The batch scheduler system is typically a crucial component to any modern supercomputer. When a user first connects to an HPC system, they will typically be placed onto a login (or front-end) node. These login nodes are similar in form and function to a Linux workstation, though they usually lack a graphical user interface. Login nodes are suitable for basic tasks such as text editing, scripting, data interrogation, and short, low-resource processing. However, to gain access to the vast quantity of resources available on a supercomputer, the user will need to assign work to one or more compute (or back-end) nodes. The batch scheduler provides the mechanism for users to perform such assignments.

Multiple batch schedulers exist in the current HPC landscape, including Slurm, PBS Pro, and LSF. Some systems are even repurposing cloud-orchestration systems like Kubernetes to assign work on large clusters. However, not all schedulers offer the same functionality.

At NSF NCAR, we currently provide two large clusters to our user community [NCAR HPC Documentation, 2024]. Each system has a defined purpose, and both rely on the PBS Pro batch scheduler to assign work.

  • Derecho - our HPC system intended for large modeling experiments and other highly-scalable work like machine learning

  • Casper - our data analysis, visualization, and heterogeneous workflow machine

For a time, Casper ran the Slurm scheduler, and so our users and support staff have had experience with both PBS Pro and Slurm in recent years. While each scheduler does have its strengths, we have found that Slurm provides convenient interfaces to useful information that are either not readily available or have limitations in PBS Pro. Therefore, we have developed the following additional tools which are deployed on both of our systems:

NCAR PBS tool

Slurm equivalent

Motivation

qhist

sacct

PBS did not provide a tool out of the box for querying historical job records

qstat-cache

squeue

PBS’ native qstat command can impact scheduler performance if load is too high

pbsprio

sprio

PBS did not provide a tool to query factors affecting relative job priority

launch_cf

srun*

User wish to launch many serial tasks easily on the compute nodes

*srun is not a perfect analog for launch_cf, which facilitates MPMD submission of work, but it can be used to accomplish the same outcome

Modernizing the tool set

These tools have seen widespread use by our support staff and/or our user community, but they were written as bespoke solutions to address an immediate need. To ensure the tools are maintainable as languages, staff, and clusters evolve, it is increasingly crucial to use modern software engineering practices.

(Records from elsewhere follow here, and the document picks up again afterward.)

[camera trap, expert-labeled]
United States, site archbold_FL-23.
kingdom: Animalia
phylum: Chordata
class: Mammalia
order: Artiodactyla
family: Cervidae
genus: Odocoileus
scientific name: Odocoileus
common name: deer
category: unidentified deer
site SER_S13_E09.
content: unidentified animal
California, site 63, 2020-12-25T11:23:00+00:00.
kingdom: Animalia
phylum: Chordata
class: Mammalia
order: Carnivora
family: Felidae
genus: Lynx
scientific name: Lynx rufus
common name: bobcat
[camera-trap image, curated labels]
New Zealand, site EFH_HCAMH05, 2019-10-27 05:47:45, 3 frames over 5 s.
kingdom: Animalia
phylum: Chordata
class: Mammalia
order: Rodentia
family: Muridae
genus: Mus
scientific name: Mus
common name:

In this notebook, we undertake a modernization effort for our qhist script (source code repo), which is written in Python. This user-facing utility allows our community to query the historical records of completed PBS jobs, along with useful job metadata such as CPU utilization, memory usage, and core-hours consumed. While qhist provides significant added functionality to our users, the current implementation of this script has some unique shortcomings that are worth highlighting:

  • All data are read into memory, and so large queries over long time windows quickly get expensive and may exceed the memory available to the user

  • The source records are only available on login nodes (via rsync from the PBS server itself), so qhist cannot be used from within compute jobs

These two issues compound each other as well - large queries require memory amounts only available on compute nodes, but those nodes do not provide the required source data.

Resolving this quandary was a top priority in the modernization effort. Along the way, a significant modernization of the code infrastructure was performed, utilizing the latest best practices for Python packaging, and testing and deployment via GitHub workflows. Specifically, the following improvements were implemented:

  • split out PBS record processing into a separate package, allowing us to reuse code in other use cases;

  • improve output formatting and filtering capabilities;

  • convert the script into a package and make it installable via pip;

  • provide an alternate Makefile installation method for use outside a Python site library;

  • use GitHub Actions [GitHub Actions documentation, 2025] to automate package deployment to PyPI;

  • augment user documentation via a repository README.md and a man page;

  • add a regression test suite;

  • use self-hosted Actions runners to perform live testing on our HPC systems.